The court, in passing upon this statute, said:

"In no provision or requirement of the statute relating to the subject of admitting foreign companies to do business in this state is there anything said or implied as to the name of the applicant. It might be said that section 4 indicates the policy in this state to be that no two corporations doing an insurance business in the state shall have the same or similar names or names which are likely to mislead the public in any respect; but, conceding that to be true, we are at a loss to perceive how it can be maintained that the superintendent of insurance has a discretionary power to enforce that policy, in the absence of legislative enactment authorizing him to do so. To hold that he may do so, as the statute now stands, would be no more nor less than judicial legislation."

People ex rel. Traders' Fire Ins. Co. vs. Van Cleave, 47 L. R. A., 795, 798.

I would recommend that, under your power as Superintendent of Insurance, you require the applicant to use some proper term to distinguish it from the company having the same name in Colorado, such as, "of Omaha," or "of Nebraska."

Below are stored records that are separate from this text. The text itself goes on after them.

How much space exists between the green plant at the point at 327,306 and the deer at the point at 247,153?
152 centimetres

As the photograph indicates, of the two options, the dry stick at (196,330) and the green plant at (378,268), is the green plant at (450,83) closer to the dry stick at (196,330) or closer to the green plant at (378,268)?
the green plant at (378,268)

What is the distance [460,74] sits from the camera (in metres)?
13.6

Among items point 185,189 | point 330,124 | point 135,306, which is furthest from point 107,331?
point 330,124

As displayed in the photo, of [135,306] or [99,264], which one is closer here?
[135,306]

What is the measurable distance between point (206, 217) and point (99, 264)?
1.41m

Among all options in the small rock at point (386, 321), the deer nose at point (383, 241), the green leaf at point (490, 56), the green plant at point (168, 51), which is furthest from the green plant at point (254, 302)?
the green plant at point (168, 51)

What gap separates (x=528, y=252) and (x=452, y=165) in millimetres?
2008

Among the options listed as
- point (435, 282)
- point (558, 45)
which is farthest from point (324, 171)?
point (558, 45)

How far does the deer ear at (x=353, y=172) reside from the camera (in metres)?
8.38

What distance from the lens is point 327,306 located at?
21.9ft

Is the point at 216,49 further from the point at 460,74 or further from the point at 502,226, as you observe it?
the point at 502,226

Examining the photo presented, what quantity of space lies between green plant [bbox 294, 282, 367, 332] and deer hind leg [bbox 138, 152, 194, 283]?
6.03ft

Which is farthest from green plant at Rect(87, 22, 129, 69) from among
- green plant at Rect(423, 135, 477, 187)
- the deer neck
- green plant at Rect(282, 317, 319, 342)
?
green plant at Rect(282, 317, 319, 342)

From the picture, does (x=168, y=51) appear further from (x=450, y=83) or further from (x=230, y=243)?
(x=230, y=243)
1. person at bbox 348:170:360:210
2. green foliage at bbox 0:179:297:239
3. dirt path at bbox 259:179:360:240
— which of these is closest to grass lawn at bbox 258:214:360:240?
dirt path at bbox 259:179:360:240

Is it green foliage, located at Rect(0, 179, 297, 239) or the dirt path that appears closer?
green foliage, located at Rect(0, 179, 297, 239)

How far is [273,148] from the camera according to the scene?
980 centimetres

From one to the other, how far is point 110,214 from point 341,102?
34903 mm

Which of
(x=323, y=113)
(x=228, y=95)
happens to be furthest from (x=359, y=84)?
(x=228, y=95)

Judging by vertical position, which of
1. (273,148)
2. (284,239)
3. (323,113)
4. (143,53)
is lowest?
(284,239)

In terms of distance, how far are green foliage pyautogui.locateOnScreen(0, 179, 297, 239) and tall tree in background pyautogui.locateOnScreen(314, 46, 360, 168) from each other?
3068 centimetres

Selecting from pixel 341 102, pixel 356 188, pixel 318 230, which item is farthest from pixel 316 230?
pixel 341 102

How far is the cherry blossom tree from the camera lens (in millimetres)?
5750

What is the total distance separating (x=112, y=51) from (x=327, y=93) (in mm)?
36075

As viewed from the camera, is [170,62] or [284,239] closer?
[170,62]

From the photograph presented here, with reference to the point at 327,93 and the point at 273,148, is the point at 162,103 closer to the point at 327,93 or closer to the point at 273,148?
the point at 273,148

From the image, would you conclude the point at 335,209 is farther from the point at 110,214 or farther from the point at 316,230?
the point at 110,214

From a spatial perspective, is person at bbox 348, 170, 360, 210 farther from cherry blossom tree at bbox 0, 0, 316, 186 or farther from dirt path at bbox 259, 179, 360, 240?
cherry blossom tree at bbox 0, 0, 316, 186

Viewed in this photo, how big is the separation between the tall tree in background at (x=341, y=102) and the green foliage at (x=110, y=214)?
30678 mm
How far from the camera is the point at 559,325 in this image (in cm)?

I return these papers with my approval, in accordance with the foregoing opinion.

Yours truly,

N. C. MILLER,

Attorney General.

INSURANCE COMPANIES-INSOLVENCY-RECEIVER.

The Attorney General is not authorized to make application to the courts for the appointment of a receiver in case of the insolvency of fire insurance companies. Section 2240, M. A. S., refers to life and accident

companies.

October 5, 1905.

HON. E. E. RITTENHOUSE,

Deputy Superintendent of Insurance,

Denver, Colo.

Dear Sir-Your letter of October 3, relating to the condition of the Mountain Mutual Fire Insurance Company, of Denver, enclosing a report of an examination of said company made for your department by Thomas C. Mills and Morris Lehman, has been received.

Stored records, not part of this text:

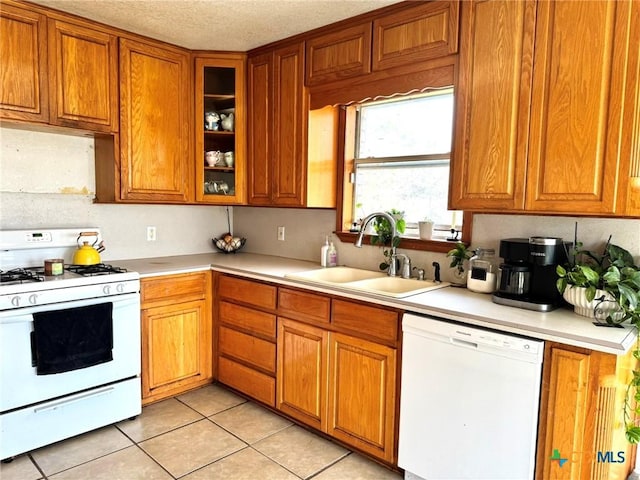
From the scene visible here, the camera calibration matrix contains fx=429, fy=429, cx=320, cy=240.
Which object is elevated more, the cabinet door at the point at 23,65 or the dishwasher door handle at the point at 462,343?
the cabinet door at the point at 23,65

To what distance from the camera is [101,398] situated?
2436 mm

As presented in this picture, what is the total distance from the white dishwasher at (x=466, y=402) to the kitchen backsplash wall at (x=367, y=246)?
67 centimetres

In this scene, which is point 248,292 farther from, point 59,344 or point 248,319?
point 59,344

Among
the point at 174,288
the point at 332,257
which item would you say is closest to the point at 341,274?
the point at 332,257

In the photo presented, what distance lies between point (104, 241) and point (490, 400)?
2.65 metres

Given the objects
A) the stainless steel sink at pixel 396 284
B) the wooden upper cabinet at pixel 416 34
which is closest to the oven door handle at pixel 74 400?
the stainless steel sink at pixel 396 284

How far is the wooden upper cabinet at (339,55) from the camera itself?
2440 millimetres

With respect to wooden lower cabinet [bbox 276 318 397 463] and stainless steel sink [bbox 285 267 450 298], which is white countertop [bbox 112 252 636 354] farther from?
wooden lower cabinet [bbox 276 318 397 463]

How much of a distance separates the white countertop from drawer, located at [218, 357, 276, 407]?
2.06ft

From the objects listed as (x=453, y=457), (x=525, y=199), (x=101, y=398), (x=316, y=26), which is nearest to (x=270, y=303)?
(x=101, y=398)

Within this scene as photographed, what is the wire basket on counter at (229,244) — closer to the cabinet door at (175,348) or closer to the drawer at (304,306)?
the cabinet door at (175,348)

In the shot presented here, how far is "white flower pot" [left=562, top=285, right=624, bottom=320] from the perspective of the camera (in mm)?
1653

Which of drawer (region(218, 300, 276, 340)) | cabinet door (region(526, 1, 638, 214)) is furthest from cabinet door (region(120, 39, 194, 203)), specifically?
cabinet door (region(526, 1, 638, 214))

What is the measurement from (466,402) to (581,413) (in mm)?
413
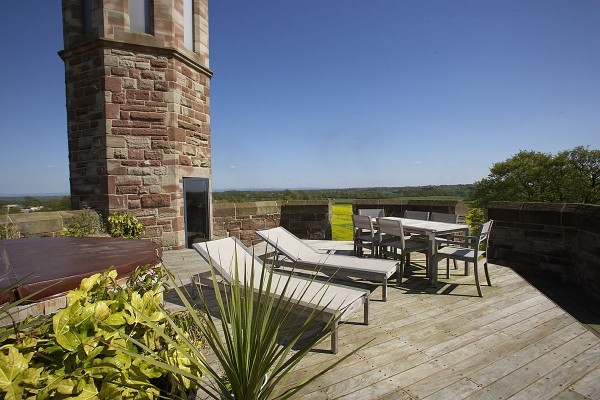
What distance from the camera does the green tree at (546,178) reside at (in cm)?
2314

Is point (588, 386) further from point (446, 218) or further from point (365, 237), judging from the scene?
point (446, 218)

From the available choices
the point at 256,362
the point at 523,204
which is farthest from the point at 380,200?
the point at 256,362

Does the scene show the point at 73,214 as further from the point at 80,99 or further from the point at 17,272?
the point at 17,272

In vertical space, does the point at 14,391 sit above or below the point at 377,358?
above

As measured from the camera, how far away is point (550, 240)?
5.25 m

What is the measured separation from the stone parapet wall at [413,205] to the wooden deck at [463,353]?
3.30 metres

You state that from said report you have reached the conclusion that said company is insolvent, and refer the matter to this office for such legal action as may be necessary and proper.

In reply I beg to say that as to the appointment of a receiver, mentioned by you, I find no authority for the Attorney General to make application for the appointment of a receiver in case of the insolvency of a fire insurance company. Section 2240, 1 M. A. S., provides:

"When the Superintendent of Insurance, on investigation, is satisfied that any corporation doing business in this State under this act, has exceeded its powers, failed to comply with any provision of the law, or is conducting business fraudulently, he shall report the facts to the Attorney General, who shall thereupon apply to the District Court for an injunction restraining said corporation from the further transaction of business; and the said court, upon hearing the matter, may issue such injunction or decree the removal of any officer and substitute a suitable person to serve in his stead until a successor is duly chosen, and may make such other orders and decrees as the interests of the corporation and the public may require."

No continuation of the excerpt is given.